Sponges used to absorb fluids and improve access to organs during surgical procedures are much different than household sponges. Surgical sponges are mostly made of cotton, and come in sizes of 12-by-12 inches or as small as 4-by-4 inches. These sponges can become difficult to see during an operation because they can mold into different shapes and take on the same color of the fluids being absorbed. Furthermore, the sponges can migrate to other areas of the operative field, and they can be difficult to feel with surgical gloves.

Surgeons use various methods to track sponges during operations. The most common is manual sponge counts by a nurse, but more sophisticated methods include the radio-frequency tagged sponges used in the UNC study, X-ray of the abdomen and bar-coded sponges. The UNC investigators did not include bar-coding systems in their study. Human error involved with manual counting and X-ray interpretation were the impetus that resulted in the studies inception, Rupp reported.

The RF-tagged system in the UNC study has the same technology found in the clothing tags used in retail store tracking systems and in microchips embedded in pets. During surgery, a nurse passes a wand over the patient’s body to pick up readings from the RF tags.  Newer versions have detection hardware built into the mat the patient lies on.  “RF detection is not going to replace counting in the operating room, but it can be used as an adjunct because, from what we’re seeing in the preliminary data, it adds a lot to the safety of the procedure,” Rupp said.

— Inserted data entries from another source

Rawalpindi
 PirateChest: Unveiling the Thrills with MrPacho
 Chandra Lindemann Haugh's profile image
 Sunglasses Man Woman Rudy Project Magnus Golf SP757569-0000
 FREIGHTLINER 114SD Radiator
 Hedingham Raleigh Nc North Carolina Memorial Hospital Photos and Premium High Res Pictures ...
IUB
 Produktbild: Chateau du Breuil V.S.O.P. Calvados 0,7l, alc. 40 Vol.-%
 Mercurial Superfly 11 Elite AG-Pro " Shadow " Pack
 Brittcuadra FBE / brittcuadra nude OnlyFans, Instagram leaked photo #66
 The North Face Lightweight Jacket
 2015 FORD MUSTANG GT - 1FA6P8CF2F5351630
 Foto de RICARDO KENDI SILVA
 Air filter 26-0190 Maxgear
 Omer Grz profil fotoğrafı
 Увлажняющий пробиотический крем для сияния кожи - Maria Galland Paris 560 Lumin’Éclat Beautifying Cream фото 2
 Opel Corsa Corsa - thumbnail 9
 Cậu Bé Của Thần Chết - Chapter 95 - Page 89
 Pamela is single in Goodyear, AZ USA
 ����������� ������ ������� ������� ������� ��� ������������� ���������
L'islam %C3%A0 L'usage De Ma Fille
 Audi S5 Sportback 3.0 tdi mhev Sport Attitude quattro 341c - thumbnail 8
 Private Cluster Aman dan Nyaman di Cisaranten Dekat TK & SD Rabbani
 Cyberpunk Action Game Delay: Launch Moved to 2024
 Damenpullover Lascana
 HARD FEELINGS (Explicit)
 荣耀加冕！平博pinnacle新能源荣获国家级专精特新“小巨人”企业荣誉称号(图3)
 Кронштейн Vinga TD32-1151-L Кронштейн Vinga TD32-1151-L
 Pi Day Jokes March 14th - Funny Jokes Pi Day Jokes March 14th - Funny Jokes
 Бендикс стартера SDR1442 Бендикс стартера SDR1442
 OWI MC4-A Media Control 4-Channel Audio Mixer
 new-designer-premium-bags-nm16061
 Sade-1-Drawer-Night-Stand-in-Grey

“Any foreign body present long enough has a risk of causing infection,” he explained, noting there are patients in whom sponges have eroded into other organs, mainly the intestines. “People can come back with chronic pain issues after an operation that also leads to detection of a retained surgical sponge,” which may require being hospitalized for additional surgery.
     
Other UNC co-authors were surgical oncologist Hong J. Kim, MD, and adjunct professor of surgery Mary J. Kagarise, RN, MSPH.